Arrangements Of Minors In The Positive Grassmannian And a Triangulation of The Hypersimplex

TL;DR

This paper explores the combinatorial structure of minors in the positive Grassmannian, linking arrangements of equal minors to triangulations of the hypersimplex and revealing new geometric and order-theoretic properties.

Contribution

It extends the understanding of minors arrangements in the positive Grassmannian by connecting them to hypersimplex triangulations and introducing cubical distance and poset structures.

Findings

Second largest minors correspond to facets of the triangulation

Introduces cubical distance relating minors to triangulation structure

Largest minors induce a partial order on all minors

Abstract

The structure of zero and nonzero minors in the Grassmannian leads to rich combinatorics of matroids. In this paper, we investigate an even richer structure of possible equalities and inequalities between the minors in the positive Grassmannian. It was previously shown that arrangements of equal minors of largest value are in bijection with the simplices in a certain triangulation of the hypersimplex that was studied by Stanley, Sturmfels, Lam and Postnikov. Here we investigate the entire set of arrangements and its relations with this triangulation. First, we show that second largest minors correspond to the facets of the simplices.
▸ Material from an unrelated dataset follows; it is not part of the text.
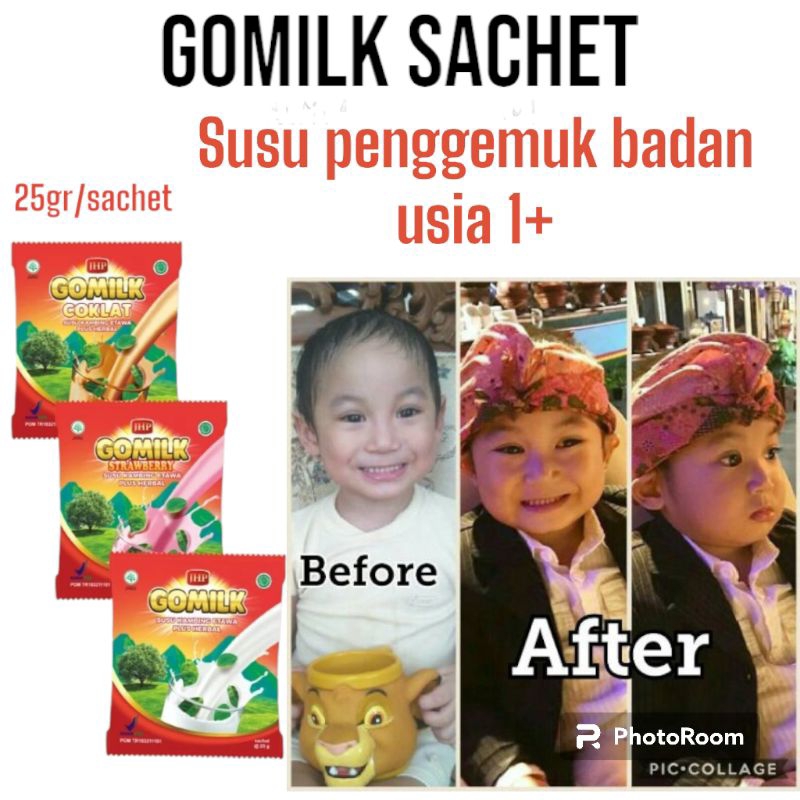 

TERLARISS!! susu penggemuk badan anak usia 1 tahun ke atas Gomilk sachet susu penambah nafsu makan anak penambah berat badan anak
We then introduce the notion of cubical distance on the dual graph of the triangulation, and study its relations with the arrangement of t-th largest minors. Finally, we show that arrangements of largest minors induce a structure of partially ordered sets on the entire collection of minors. We use the Lam and Postnikov circuit triangulation of the hypersimplex to describe a 2-dimensional grid structure of this poset.